* [RECORDS FOR PROCESSING]
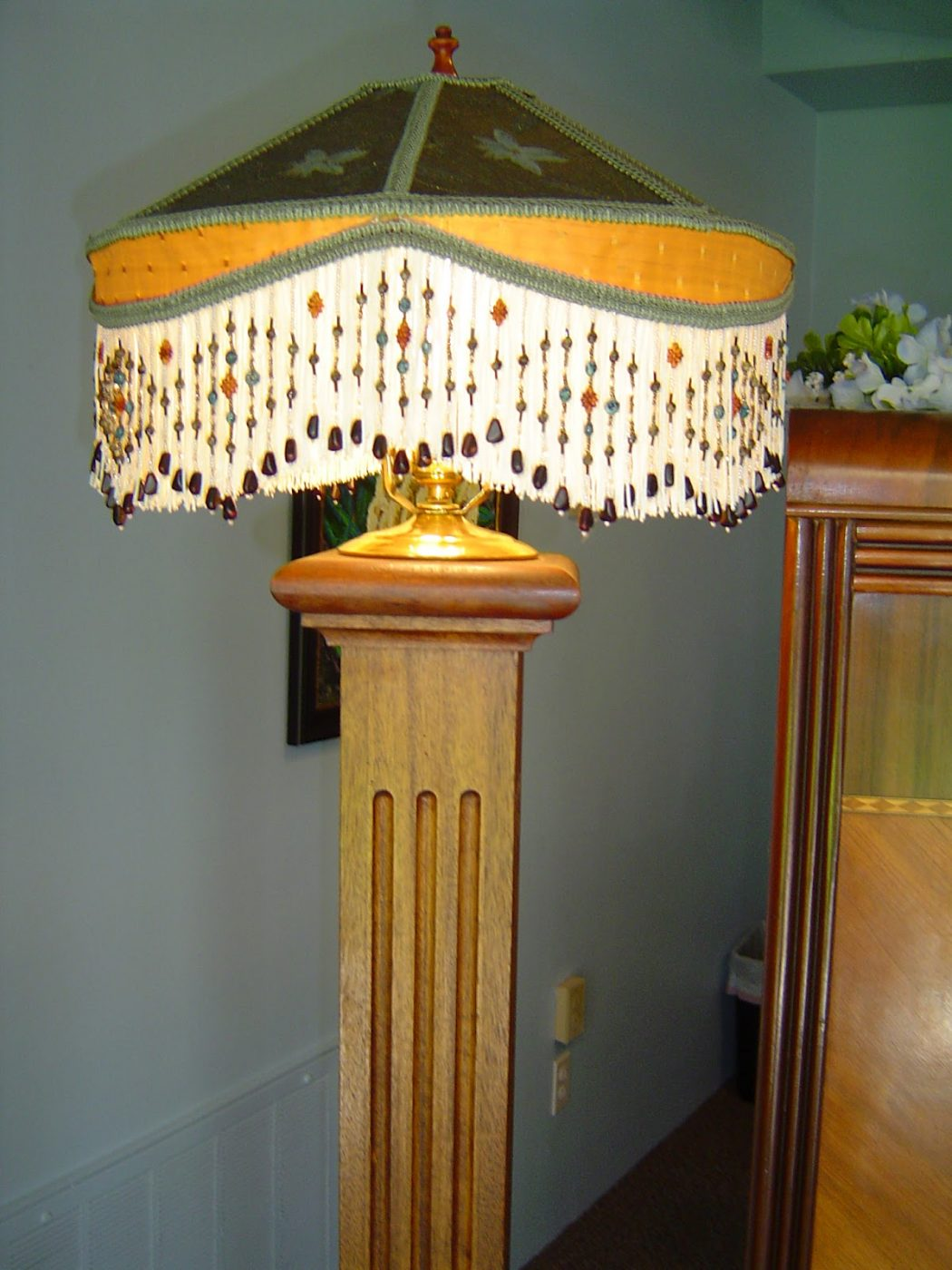 010 Do You Like To Have A handmade Wooden Lamp?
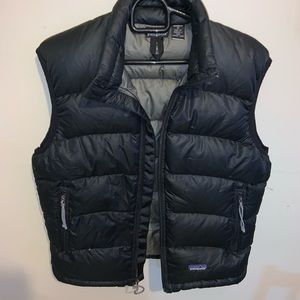 Woman's Patagonia puffer vest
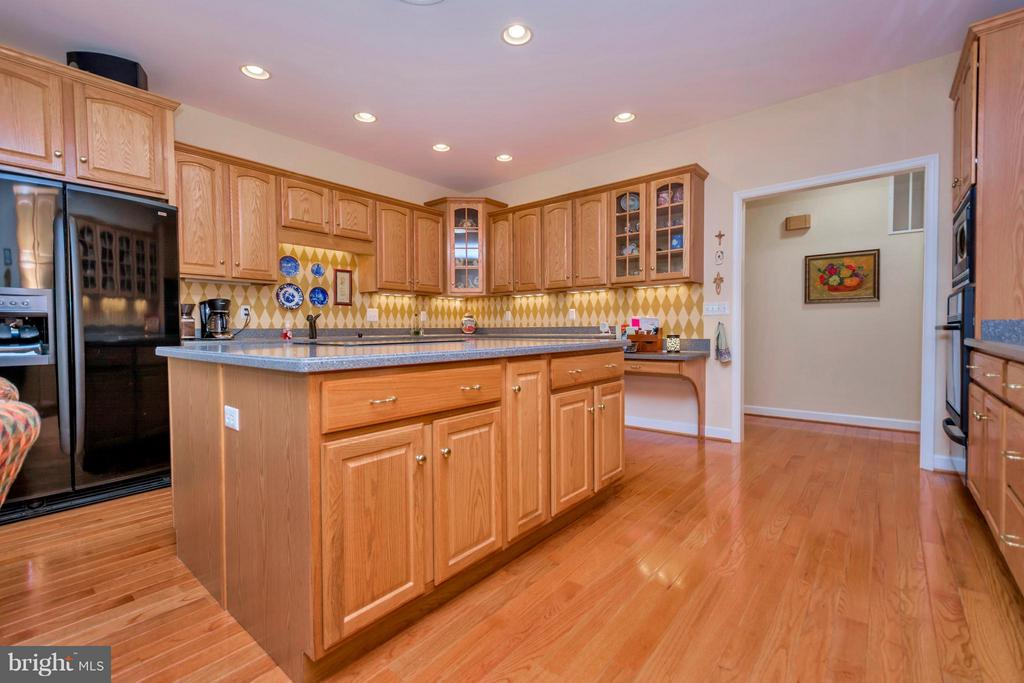 Large Island  and massive cabinet space - 1101 EASTOVER PKWY, LOCUST GROVE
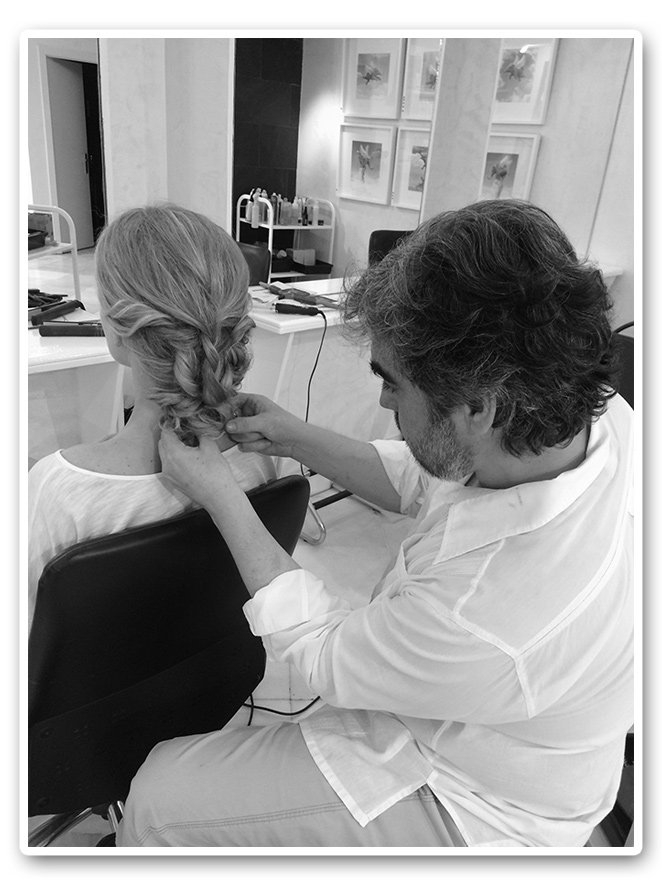En la peluquería con María León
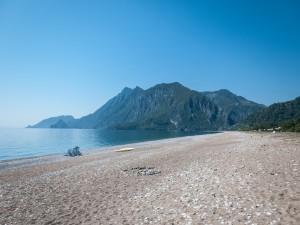Montañas junto a la playa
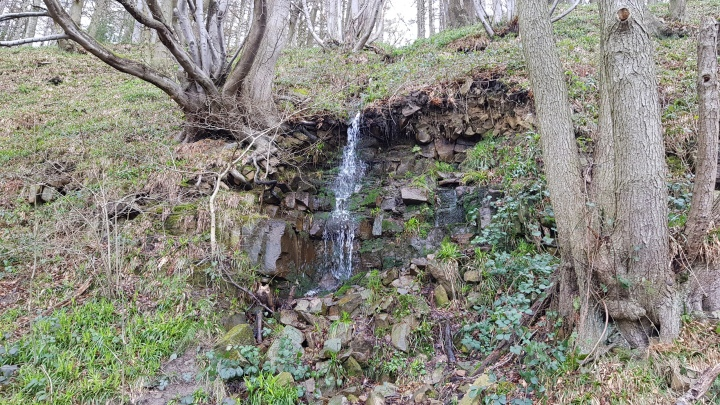 waterfall Lindley Wood reservoir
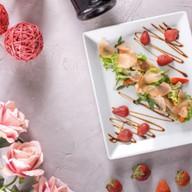 Салат с клубникой и индейкой Фото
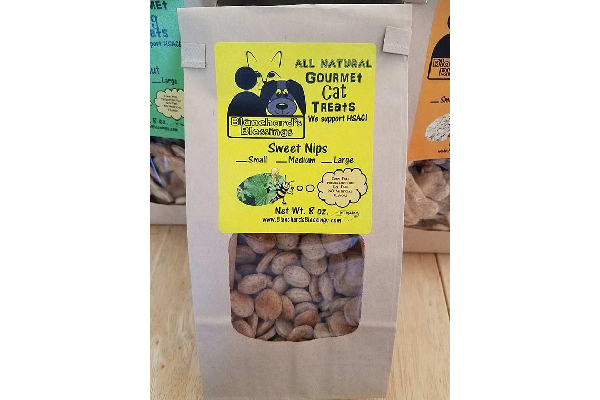 All Natural, 100% Organic, Gourmet Cat Treats, Blanchard's Treats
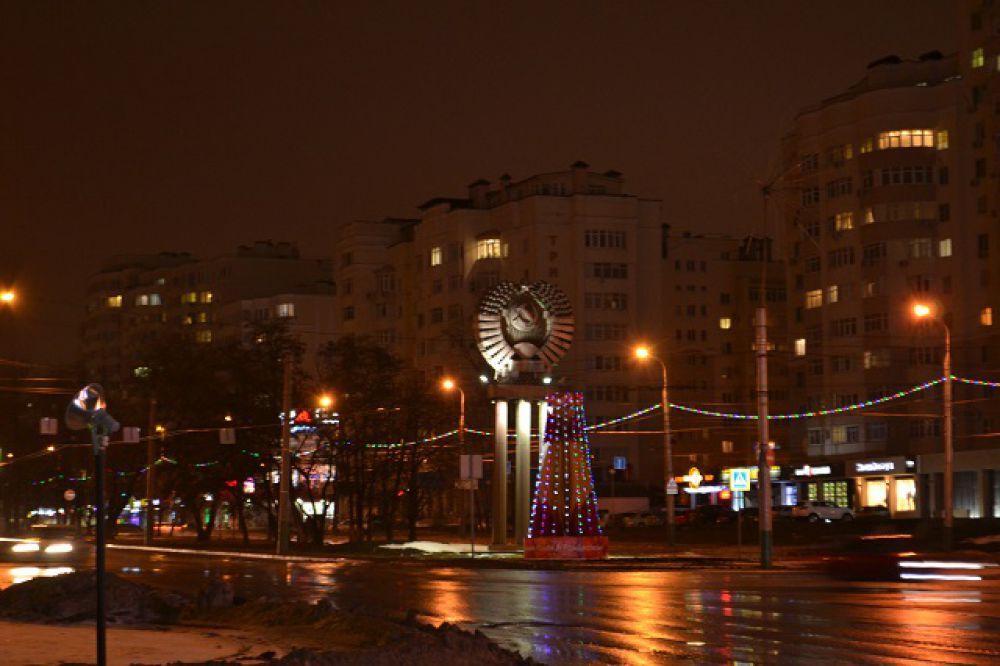 Новогодняя конструкция на улице Пушкина.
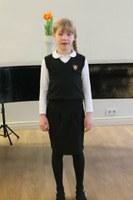 2.T klassi õpilane Katariina Petermann esines tublilt Tallinna laste luulepäeval 1.-2. klassi õpilastele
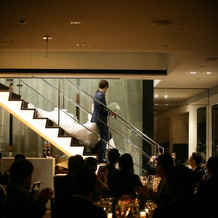 階段からの入場。
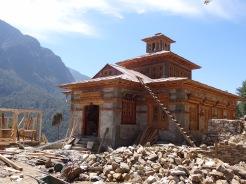 Rebuilding Pema Choling Gompa, Phakding – LED Solu Khumbu Trek, April/May 2016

* [TASK ITEM]
Write out, exactly and only, the lines from the one containing "waterfall Lindley Wood reservoir" through the last line of the material above. Pictures do not go in the copy.

* [SOLVED EXERCISE]
 waterfall Lindley Wood reservoir
 Салат с клубникой и индейкой Фото
 All Natural, 100% Organic, Gourmet Cat Treats, Blanchard's Treats
 Новогодняя конструкция на улице Пушкина.
 2.T klassi õpilane Katariina Petermann esines tublilt Tallinna laste luulepäeval 1.-2. klassi õpilastele
 階段からの入場。
 Rebuilding Pema Choling Gompa, Phakding – LED Solu Khumbu Trek, April/May 2016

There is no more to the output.